*SET PROBLEM*
Rewrite the rows below, from the line containing "Taking polish red" through the end of the rows with both ends included, as a Markdown table with the columns Num and Text. Give each line its own number, and leave out any blank lines.

====== LISTED ENTRIES ======

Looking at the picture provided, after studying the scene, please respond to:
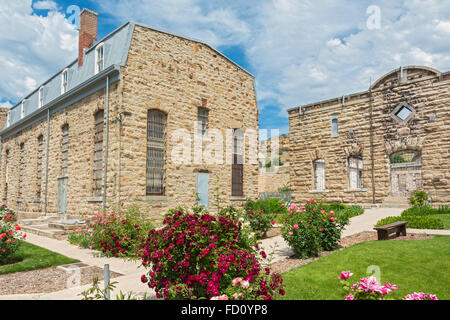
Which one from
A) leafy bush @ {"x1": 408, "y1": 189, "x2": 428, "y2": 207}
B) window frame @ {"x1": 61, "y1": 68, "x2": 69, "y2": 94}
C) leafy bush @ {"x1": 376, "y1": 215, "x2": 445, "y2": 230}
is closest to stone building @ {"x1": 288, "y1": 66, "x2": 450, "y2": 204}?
leafy bush @ {"x1": 408, "y1": 189, "x2": 428, "y2": 207}

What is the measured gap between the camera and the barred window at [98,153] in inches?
504

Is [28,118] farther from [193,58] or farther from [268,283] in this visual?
[268,283]

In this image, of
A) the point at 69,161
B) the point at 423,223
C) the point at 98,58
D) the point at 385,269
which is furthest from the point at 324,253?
the point at 98,58

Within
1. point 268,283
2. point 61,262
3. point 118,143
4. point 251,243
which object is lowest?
point 61,262

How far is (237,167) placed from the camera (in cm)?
1664

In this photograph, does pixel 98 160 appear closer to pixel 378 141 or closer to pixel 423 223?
pixel 423 223

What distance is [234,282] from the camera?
11.5ft

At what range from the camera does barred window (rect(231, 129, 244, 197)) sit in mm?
16438

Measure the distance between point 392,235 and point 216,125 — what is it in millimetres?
9150

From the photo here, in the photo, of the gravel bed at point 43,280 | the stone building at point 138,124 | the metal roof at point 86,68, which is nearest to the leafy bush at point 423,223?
the stone building at point 138,124

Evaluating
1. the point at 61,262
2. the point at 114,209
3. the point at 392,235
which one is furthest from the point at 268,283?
the point at 114,209

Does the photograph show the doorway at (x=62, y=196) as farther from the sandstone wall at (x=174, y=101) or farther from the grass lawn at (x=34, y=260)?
the grass lawn at (x=34, y=260)

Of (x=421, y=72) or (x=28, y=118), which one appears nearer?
(x=421, y=72)

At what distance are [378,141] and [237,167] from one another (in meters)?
7.89
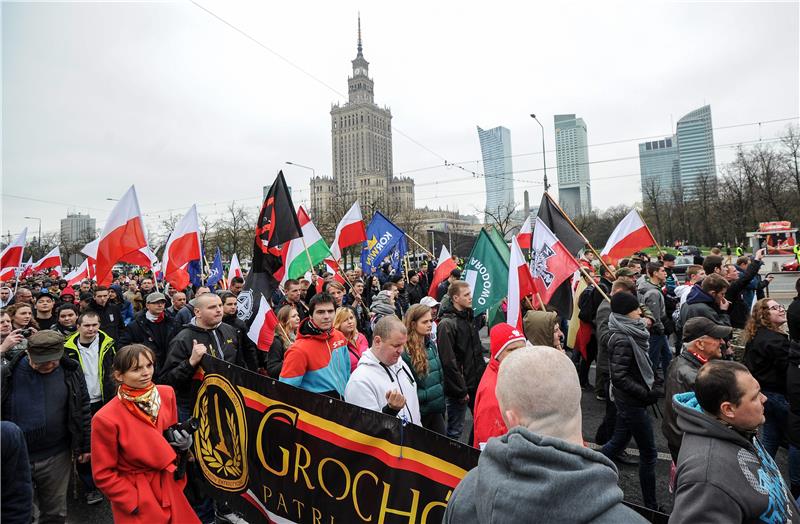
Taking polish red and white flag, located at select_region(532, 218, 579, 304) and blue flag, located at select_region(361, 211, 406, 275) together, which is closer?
polish red and white flag, located at select_region(532, 218, 579, 304)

======

*COMPLETE OUTPUT*
| Num | Text |
|---|---|
| 1 | Taking polish red and white flag, located at select_region(532, 218, 579, 304) and blue flag, located at select_region(361, 211, 406, 275) together, which is closer? |
| 2 | polish red and white flag, located at select_region(532, 218, 579, 304) |